Text extract:
* * *

Hi,
This worked out after looking at
https://stackoverflow.com/questions/44436401/some-puzzles-for-the-operator-parallelism-in-flink?rq=1
Why cannot I use setParallelism after keyBy-is it not an operator ?
DataStream<CameraWithCube> cameraWithCubeDataStream = env
.addSource(new CameraWithCubeSource(cameraFile, delay,
servingSpeedFactor))
.keyBy((cameraWithCube) -> cameraWithCube.cameraKey != null ?
cameraWithCube.cameraKey.getCam() : new Object())
//.setParallelism(parallelTasks) //??? Why cannot I use
setParallelism after keyBy-is it not an operator
//.setMaxParallelism(parallelTasks) //
https://stackoverflow.com/questions/44436401/some-puzzles-for-the-operator-parallelism-in-flink?rq=1
.process(new ProcessFunction<CameraWithCube, CameraWithCube>() {
@Override
public void processElement(CameraWithCube cameraWithCube,
Context context, Collector<CameraWithCube> collector) throws Exception
{
logger.info("before thread sleep");
Thread.sleep(500);
logger.info("after thread sleep");
collector.collect(cameraWithCube);
}
})
.setParallelism(parallelTasks) //???do I need to set this or
will it take the parallelism from the earlier step ?
.setMaxParallelism(parallelTasks)
.keyBy((cameraWithCube) -> cameraWithCube.cameraKey != null ?
cameraWithCube.cameraKey.getTs() : new Object());
TIA,
Vijay
On Wed, May 16, 2018 at 1:41 PM Jörn Franke <[email protected]> wrote:
> Just some advice - do not use sleep to simulate a heavy task. Use real
> data or generated data to simulate. This sleep is garbage from a software
> quality point of view. Furthermore, it is often forgotten etc.
>
> On 16. May 2018, at 22:32, Vijay Balakrishnan <[email protected]> wrote:
>
> Hi,
> Newbie question - What I am trying to do is the following:
> CameraWithCubeSource source sends data-containing tuples of (cameraNbr,TS).
> 1. Need to partition data by cameraNbr.

* * *

Supplied material:
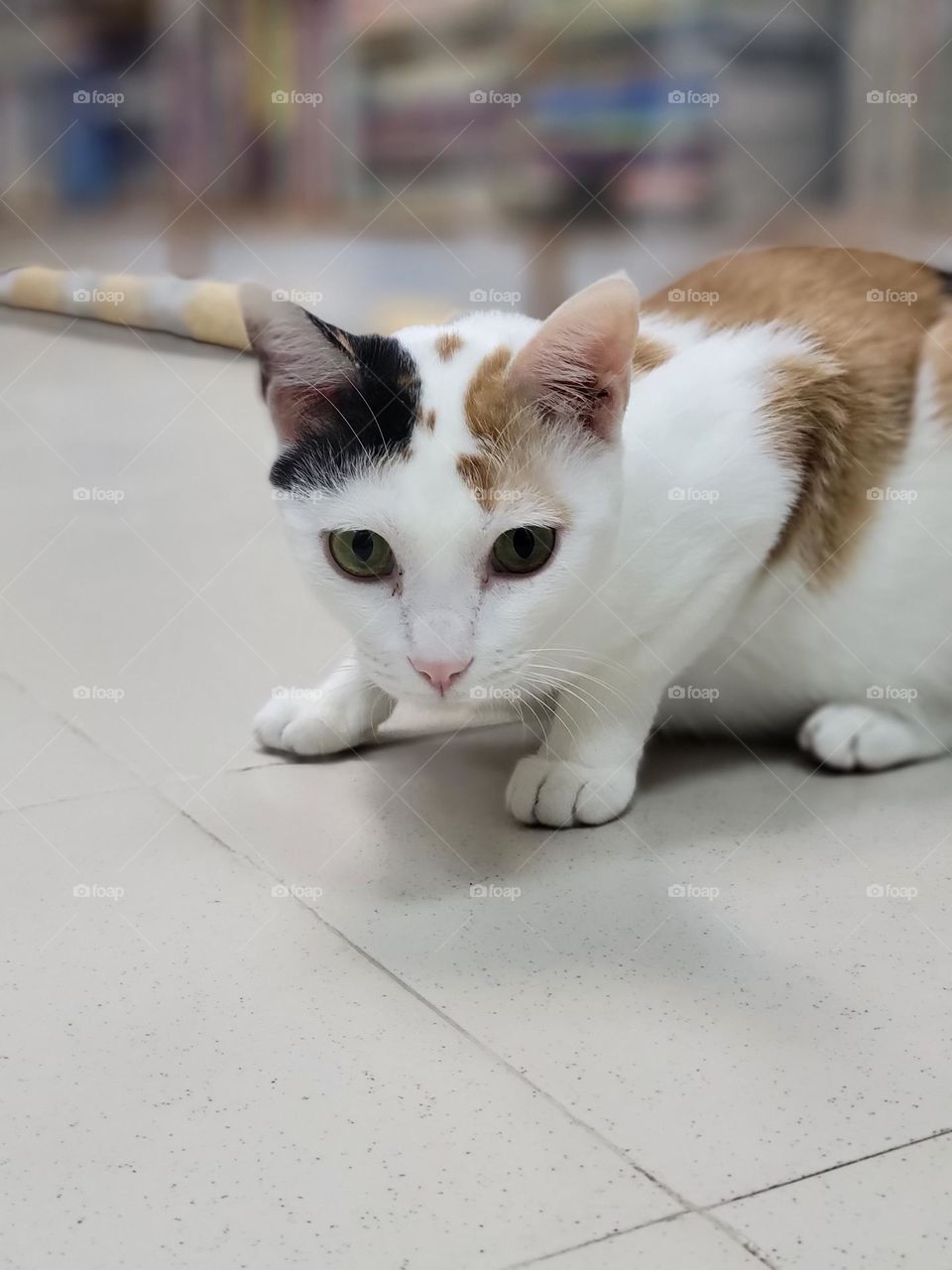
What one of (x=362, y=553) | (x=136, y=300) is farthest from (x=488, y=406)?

* * *

Exercise set:
**1.** In the Flink parallelism thread, what does the source named CameraWithCubeSource send?
**2.** Proceed with the Flink parallelism thread, picking up right after its final line.

Expected responses:
**1.** It sends data containing tuples of (cameraNbr,TS).

**2.**
> *2. Then sleep for 1 sec to simulate a heavy process in the task.*
> *3. Then need to partition data by TS and finally get the DataStream to
> connect with another DataStream.*
>
> DataStream<CameraWithCube> cameraWithCubeDataStream = env
> .addSource(new CameraWithCubeSource(cameraFile, delay,
> servingSpeedFactor))
> .setParallelism(parallelTasks)
> .setMaxParallelism(parallelTasks)
> .keyBy((cameraWithCube) -> cameraWithCube.cameraKey !=
> null ? //partition by cameraNbr
> cameraWithCube.cameraKey.getCam() : new Object());
> //sleep for 1 sec ???? how
> *((KeyedStream)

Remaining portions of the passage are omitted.